◆ Bacaan Tersedia
+--

Diperkirakan sejak tanggal 9 Juni 1904 dimana ketika itu pasukan Van Daalen
tiba di Tanah Alas (Sou’yb, et al, 1979), maka Orang Alas yang menjadi Panglima
dan tokoh-tokoh pejuang melawan Belanda wajib berpakaian merah yang diikat pada
kepala atau memakai Bulang Bulu Merah atau Sorban Merah berjuang di Kutarih,
Likat, Kuta Lengat Baru melawan kafir Belanda. Memang benar, timbul spirit
dalam memakai Bulang Bulu Merah, ini disebabkan Bulang Bulu adalah termasuk
kain dari Tanah Suci yang diperoleh umumnya sebagai oleh-oleh dari Mekkah,
tentu sangat baik dibawa ke medan laga berperang menjadi Syahid. Sejak inilah
diperkirakan Bulang Bulu umumnya warna merah digunakan dalam adat istiadat
sunat Rasul Orang Alas dll, termasuk pakaian kebanggaan adat adalah MERAH.
Tidak hanya orang Alas, hampir seluruh etnis Batak menyukai warna merah, ini
lambang kegagahan,keberanian, dan meningkatkan spirit juang secara heroik.
Sejak itu
pulalah Orang Alas diadatkan memakai kain warna merah atau Bulang Bulu berwarna
merah darah sebagai simbol pejuang mati Syahid demi mempertahankan hak dan
Islam. Dulu, mati syahid dimaksud disimbolkan dengan melambaikan Bulang Bulunya
sebagai bendera di depan rumah persemayaman sementaranya sebelum dibawa ke
perkuburan. Sekarang bukan lagi langsung bulang bulu sebagai pertanda ada
peristiwa meninggal dunia sebagai benderanya, tetapi dibuat dari kertas minyak
warna Merah di depan rumahnya sebagai simbol adanya maut atau seseorang telah
berpulang ke Rahmatullah.

+--

◆ Permintaan A
Daftarkan semua nama tempat yang muncul sesudah kata "berjuang di" dalam bacaan tentang Bulang Bulu Merah.
◆ Permintaan B
Tulis ulang baris-baris catatan sebagai daftar JSON berisi string, satu string untuk tiap baris, dimulai dari baris yang memuat "Of the options listed as" sampai baris yang memuat "D) shrub, located at box=[105, 212, 127, 228]".
Bacaan dan catatan ini diambil dari sumber yang berbeda.

+--

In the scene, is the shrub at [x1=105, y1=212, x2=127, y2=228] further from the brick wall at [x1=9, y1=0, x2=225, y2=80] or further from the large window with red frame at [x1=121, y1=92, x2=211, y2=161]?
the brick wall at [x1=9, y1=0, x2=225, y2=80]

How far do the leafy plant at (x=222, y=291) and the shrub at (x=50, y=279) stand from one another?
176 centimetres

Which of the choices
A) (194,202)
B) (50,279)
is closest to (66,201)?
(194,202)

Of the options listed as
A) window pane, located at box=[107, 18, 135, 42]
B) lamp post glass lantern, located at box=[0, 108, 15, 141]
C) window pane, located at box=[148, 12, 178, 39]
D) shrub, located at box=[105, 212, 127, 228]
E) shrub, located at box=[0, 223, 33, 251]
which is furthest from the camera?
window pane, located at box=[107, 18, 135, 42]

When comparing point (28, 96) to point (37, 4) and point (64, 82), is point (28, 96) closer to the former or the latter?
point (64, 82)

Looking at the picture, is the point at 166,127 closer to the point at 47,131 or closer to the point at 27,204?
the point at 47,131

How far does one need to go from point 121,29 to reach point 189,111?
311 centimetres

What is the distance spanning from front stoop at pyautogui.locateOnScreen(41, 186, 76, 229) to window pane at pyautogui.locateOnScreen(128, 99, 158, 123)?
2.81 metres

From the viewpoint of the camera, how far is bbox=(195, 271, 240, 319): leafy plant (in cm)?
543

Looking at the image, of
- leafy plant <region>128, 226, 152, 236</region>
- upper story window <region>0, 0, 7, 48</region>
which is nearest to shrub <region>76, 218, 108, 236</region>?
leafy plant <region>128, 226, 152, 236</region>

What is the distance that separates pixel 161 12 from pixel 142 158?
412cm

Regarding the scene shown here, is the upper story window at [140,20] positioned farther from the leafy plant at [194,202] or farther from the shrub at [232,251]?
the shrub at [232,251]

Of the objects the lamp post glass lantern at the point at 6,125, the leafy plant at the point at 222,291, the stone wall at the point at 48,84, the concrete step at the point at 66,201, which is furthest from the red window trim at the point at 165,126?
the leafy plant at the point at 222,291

+--

◆ Jawaban Lengkap A
Kutarih, Likat, Kuta Lengat Baru

◆ Jawaban Lengkap B
[
  "Of the options listed as",
  "A) window pane, located at box=[107, 18, 135, 42]",
  "B) lamp post glass lantern, located at box=[0, 108, 15, 141]",
  "C) window pane, located at box=[148, 12, 178, 39]",
  "D) shrub, located at box=[105, 212, 127, 228]"
]